> Extracted entries:

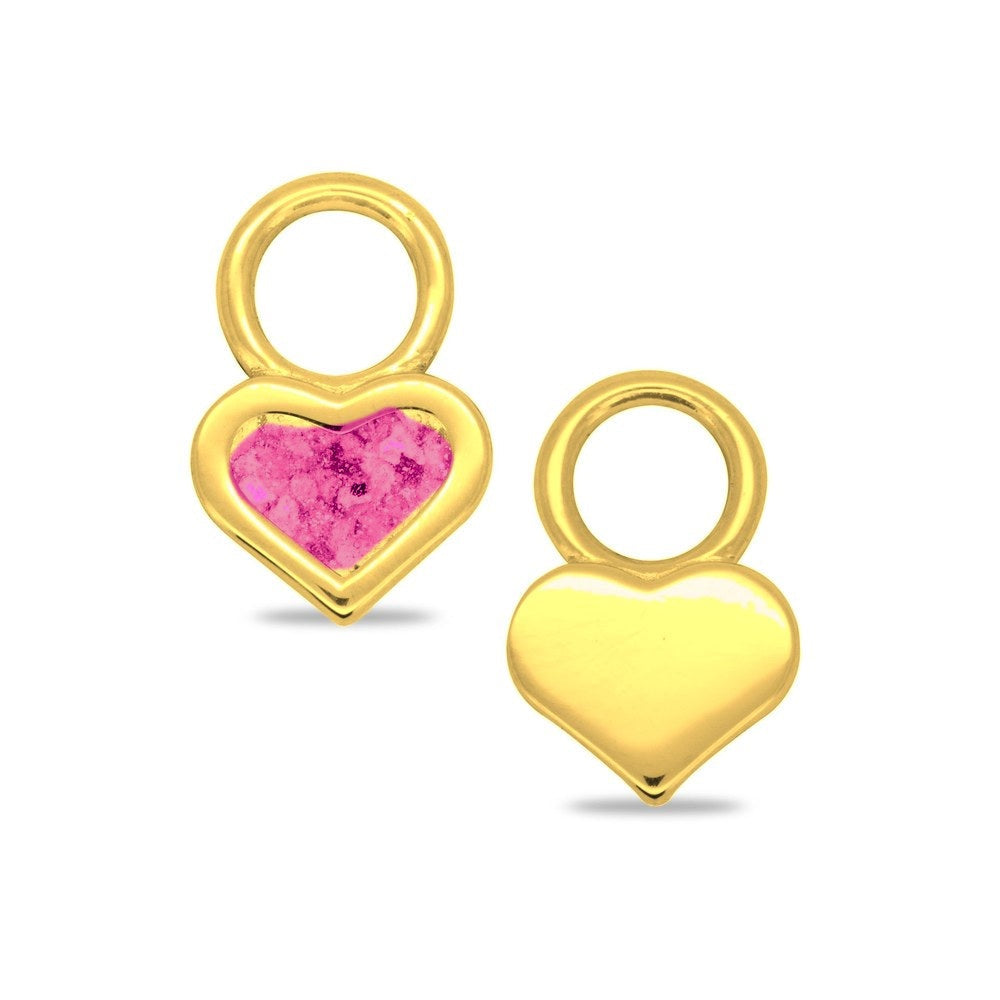 See You Gouden hartjes oorhangers voor as – 319 – afbeelding 14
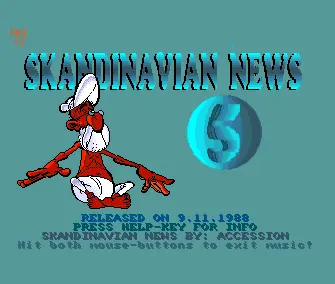 Scandinavian News 05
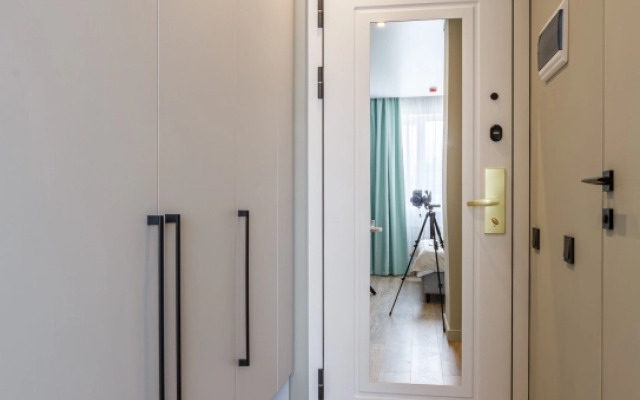 Апартаменты FortEstate на Ленинском проспекте 158 (8)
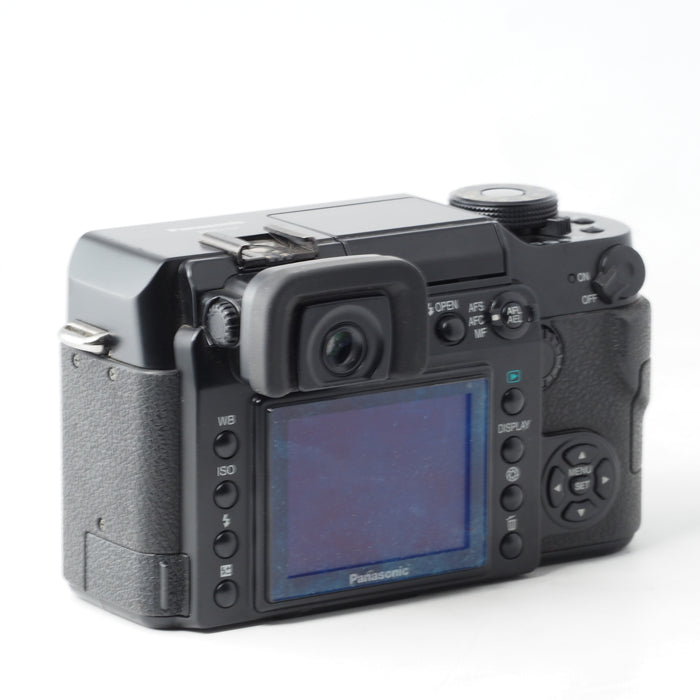 Panasonic LUMIX L1 ブラック DMC-L1K ボディ #14393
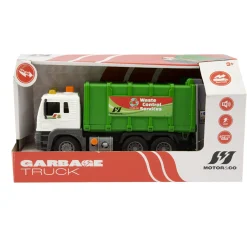 MOTOR & CO. Garbage truck – camioncino dei rifiuti – motor & co><noscript><img width=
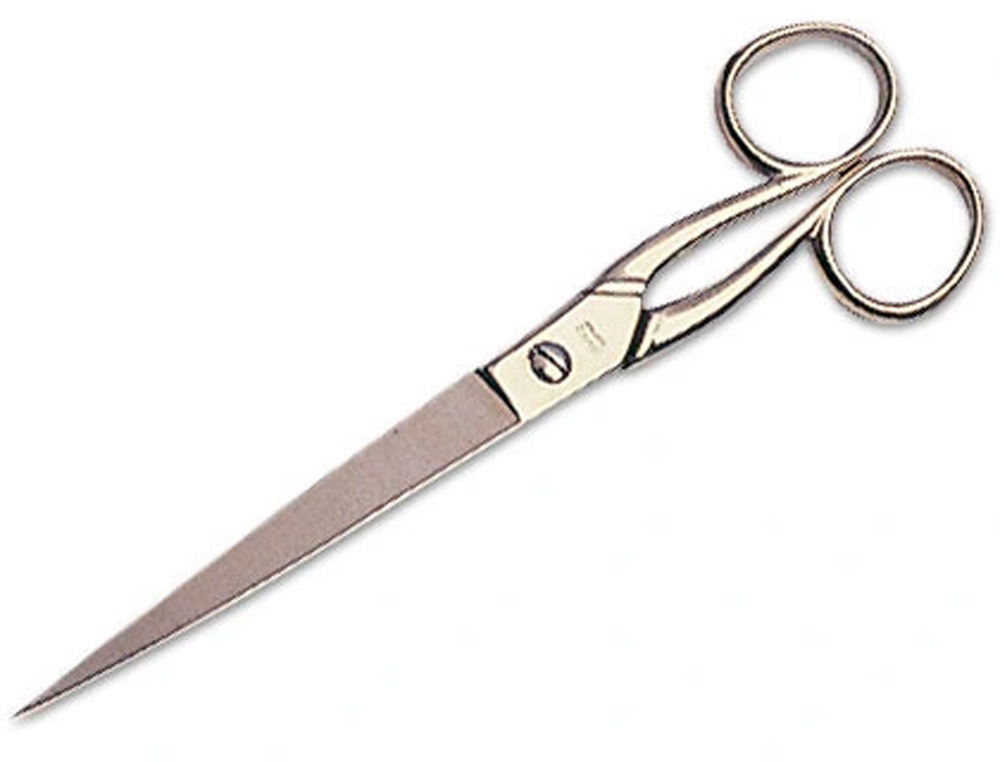 TESOURA PARA ESCRITORIO FORBICI ACO INOXIDAVEL 6,8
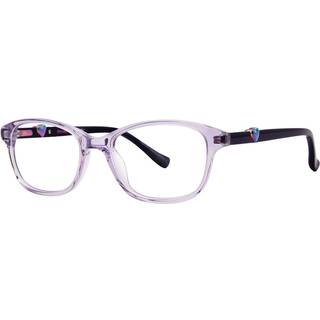 Kensie Humor Lilac 47 Briller Kvinder Purple - Transparent Lilac - 47mm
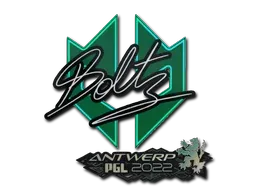 Antwerp 2022boltz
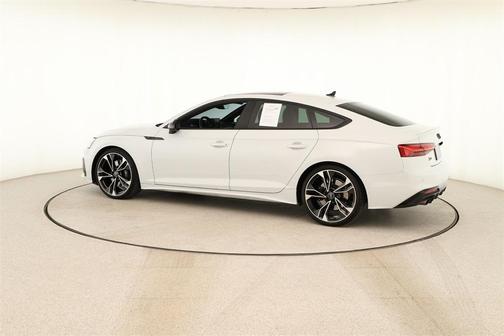 2022 Audi S5 3.0T Premium Plus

> To-do item: Arrange the records above as a numbered list of their wording only, leaving the pictures out and skipping any record that has no words.

> Exercise response:
1.  See You Gouden hartjes oorhangers voor as – 319 – afbeelding 14
2.  Scandinavian News 05
3.  Апартаменты FortEstate на Ленинском проспекте 158 (8)
4.  Panasonic LUMIX L1 ブラック DMC-L1K ボディ #14393
5.  MOTOR & CO. Garbage truck – camioncino dei rifiuti – motor & co><noscript><img width=
6.  TESOURA PARA ESCRITORIO FORBICI ACO INOXIDAVEL 6,8
7.  Kensie Humor Lilac 47 Briller Kvinder Purple - Transparent Lilac - 47mm
8.  Antwerp 2022boltz
9.  2022 Audi S5 3.0T Premium Plus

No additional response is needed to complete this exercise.